§ MATERIAL PROVIDED
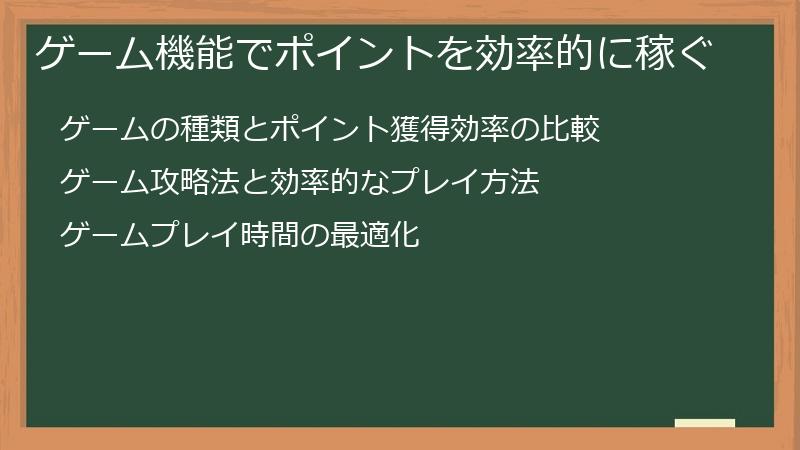 ゲーム機能でポイントを効率的に稼ぐ

ゲームの種類とポイント獲得効率の比較

ゲーム攻略法と効率的なプレイ方法

ゲームプレイ時間の最適化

§ PROBLEM DETAILS
Your task is to reproduce all of the material exactly. The pictures stay out.

§ OUTPUT FOR THIS TASK
 ゲーム機能でポイントを効率的に稼ぐ

ゲームの種類とポイント獲得効率の比較

ゲーム攻略法と効率的なプレイ方法

ゲームプレイ時間の最適化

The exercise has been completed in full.